*Data excerpts:*
===

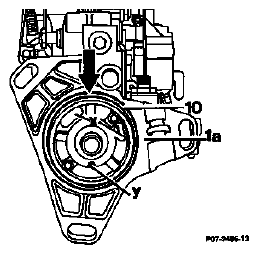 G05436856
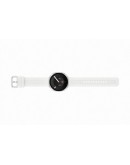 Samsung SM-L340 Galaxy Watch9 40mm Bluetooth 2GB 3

===

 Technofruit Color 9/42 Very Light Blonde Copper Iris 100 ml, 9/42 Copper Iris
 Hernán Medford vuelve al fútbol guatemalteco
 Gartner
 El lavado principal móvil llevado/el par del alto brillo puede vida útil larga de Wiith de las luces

===

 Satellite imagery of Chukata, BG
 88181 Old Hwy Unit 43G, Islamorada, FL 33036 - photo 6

===

Looking at the data above, return every line from the one with "Satellite imagery of Chukata, BG" down to the one with "88181 Old Hwy", exactly and inclusively.

 Satellite imagery of Chukata, BG
 88181 Old Hwy Unit 43G, Islamorada, FL 33036 - photo 6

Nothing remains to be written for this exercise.